We compared the presence of respiratory and nonrespiratory symptoms by group in Figure 1. For ease of exposition, symptoms measured continuously by T-score are defined as present if the score is greater than or equal to the MID from the population mean (score of 52). Pain and sleep disturbance reported at or above a T-score of 52 (an MID above the population mean) was significantly more frequent among those with preserved pulmonary function than among those with airflow obstruction (pain: 82.0 vs. 62.4%, P < 0.01; sleep disturbance: 59.0 vs. 40.8%, P < 0.01).

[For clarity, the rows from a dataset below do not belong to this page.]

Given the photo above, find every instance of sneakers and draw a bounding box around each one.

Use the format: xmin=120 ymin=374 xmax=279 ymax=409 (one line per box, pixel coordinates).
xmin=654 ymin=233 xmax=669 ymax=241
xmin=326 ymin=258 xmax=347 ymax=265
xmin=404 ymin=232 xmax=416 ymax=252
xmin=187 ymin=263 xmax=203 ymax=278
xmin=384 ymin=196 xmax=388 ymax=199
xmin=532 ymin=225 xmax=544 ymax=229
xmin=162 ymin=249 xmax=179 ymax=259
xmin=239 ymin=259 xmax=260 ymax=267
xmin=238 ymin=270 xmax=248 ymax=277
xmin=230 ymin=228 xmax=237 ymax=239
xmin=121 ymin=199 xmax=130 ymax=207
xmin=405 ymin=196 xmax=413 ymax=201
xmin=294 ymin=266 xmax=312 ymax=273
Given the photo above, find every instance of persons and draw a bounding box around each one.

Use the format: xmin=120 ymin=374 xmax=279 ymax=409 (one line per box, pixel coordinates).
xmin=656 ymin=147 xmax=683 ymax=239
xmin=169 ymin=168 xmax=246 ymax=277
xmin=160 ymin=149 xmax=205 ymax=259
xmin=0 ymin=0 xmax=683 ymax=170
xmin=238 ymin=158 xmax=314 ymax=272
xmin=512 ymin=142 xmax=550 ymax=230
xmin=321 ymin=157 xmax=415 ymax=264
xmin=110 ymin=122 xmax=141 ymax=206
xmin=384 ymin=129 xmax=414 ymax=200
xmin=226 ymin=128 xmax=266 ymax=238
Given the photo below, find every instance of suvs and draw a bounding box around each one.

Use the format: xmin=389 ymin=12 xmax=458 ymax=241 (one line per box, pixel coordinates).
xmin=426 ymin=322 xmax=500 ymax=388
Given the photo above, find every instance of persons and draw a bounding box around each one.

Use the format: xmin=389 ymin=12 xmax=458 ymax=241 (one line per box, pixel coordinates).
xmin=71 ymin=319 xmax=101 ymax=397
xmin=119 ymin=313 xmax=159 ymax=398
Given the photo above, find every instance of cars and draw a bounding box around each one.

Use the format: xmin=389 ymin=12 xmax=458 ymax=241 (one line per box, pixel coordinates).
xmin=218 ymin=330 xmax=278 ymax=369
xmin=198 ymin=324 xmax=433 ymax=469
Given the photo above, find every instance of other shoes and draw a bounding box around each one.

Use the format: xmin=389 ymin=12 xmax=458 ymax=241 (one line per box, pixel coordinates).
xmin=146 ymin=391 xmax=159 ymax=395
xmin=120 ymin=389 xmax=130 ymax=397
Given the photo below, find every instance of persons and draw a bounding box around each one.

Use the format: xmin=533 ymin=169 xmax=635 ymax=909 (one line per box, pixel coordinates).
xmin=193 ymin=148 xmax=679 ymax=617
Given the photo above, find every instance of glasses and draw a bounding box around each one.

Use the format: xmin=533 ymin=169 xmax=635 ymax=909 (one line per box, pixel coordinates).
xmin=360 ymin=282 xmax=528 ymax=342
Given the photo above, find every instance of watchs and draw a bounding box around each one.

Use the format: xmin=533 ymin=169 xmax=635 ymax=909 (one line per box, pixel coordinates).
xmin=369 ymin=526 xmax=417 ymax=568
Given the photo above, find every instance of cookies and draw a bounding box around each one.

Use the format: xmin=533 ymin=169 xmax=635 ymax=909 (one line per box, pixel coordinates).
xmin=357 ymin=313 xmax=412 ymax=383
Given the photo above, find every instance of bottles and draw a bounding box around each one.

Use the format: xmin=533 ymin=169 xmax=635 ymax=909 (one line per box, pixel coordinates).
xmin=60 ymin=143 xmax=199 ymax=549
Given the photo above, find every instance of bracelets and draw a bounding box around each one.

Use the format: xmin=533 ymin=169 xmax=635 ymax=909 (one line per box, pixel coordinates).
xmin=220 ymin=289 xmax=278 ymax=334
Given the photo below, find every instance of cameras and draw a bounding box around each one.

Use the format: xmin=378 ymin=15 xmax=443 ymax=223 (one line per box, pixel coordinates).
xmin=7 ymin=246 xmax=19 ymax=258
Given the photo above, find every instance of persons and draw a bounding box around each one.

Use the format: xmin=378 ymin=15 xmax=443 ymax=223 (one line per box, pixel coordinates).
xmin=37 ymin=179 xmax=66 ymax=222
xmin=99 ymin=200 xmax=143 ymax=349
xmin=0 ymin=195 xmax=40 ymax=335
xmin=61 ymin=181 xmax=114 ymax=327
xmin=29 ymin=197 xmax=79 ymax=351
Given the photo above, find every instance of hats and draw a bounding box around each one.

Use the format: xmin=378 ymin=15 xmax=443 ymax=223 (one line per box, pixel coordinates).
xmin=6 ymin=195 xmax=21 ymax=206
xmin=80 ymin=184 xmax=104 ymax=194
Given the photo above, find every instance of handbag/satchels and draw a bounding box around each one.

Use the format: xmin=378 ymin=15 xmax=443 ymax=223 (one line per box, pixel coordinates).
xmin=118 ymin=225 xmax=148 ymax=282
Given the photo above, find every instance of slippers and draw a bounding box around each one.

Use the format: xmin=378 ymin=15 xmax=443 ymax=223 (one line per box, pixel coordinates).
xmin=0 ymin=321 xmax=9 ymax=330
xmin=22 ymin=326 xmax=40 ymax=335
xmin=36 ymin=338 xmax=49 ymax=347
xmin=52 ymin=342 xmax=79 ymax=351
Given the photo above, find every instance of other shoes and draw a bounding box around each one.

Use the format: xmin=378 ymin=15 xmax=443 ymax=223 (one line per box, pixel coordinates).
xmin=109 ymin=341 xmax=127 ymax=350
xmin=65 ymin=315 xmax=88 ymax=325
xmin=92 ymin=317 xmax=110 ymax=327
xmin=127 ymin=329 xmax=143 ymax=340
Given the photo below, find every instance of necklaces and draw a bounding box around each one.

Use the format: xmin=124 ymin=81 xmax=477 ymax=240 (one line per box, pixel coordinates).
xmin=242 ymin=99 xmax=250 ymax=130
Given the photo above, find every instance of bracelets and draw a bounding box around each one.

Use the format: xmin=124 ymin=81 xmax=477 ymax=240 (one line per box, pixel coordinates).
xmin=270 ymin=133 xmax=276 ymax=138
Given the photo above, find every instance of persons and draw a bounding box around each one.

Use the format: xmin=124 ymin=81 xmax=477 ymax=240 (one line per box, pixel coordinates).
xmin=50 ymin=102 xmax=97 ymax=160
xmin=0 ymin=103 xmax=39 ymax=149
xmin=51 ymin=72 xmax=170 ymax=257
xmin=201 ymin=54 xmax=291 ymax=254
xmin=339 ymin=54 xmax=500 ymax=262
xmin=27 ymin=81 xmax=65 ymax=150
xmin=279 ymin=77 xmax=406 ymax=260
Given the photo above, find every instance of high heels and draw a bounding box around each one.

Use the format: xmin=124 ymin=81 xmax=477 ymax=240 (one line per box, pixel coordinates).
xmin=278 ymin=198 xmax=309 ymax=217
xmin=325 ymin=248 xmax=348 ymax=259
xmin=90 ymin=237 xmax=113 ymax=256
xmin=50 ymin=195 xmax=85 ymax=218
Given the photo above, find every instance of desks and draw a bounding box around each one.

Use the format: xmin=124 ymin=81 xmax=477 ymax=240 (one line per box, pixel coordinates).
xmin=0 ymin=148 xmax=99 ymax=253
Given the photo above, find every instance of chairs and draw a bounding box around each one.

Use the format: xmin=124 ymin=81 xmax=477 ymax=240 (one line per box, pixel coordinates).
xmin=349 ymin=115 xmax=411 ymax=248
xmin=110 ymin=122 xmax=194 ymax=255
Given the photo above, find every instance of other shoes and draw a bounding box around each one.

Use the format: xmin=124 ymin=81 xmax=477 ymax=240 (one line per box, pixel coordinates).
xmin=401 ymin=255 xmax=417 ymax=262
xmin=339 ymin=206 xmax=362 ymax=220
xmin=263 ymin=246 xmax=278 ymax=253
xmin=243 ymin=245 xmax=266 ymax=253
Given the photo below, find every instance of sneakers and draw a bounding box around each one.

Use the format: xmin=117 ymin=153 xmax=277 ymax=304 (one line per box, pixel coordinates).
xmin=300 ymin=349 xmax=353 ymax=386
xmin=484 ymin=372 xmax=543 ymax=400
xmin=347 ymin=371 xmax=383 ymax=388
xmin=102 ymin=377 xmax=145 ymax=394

No significant differences were noted for the presence of respiratory symptoms (Figure 1).
Figure 1.
Symptoms reported among participants with preserved pulmonary function and with airflow obstruction. Shown is the proportion of participants in each group with respiratory and nonrespiratory symptoms of interest. For symptoms measured continuously by T-score, the cutoff is made at a score of 52 (general population mean plus the minimum important difference of 2). Error bars refer to 95% confidence intervals. Proportions compared by χ2 test; *P < 0.05. Dist. = disturbance; PND = paroxysmal nocturnal dyspnea.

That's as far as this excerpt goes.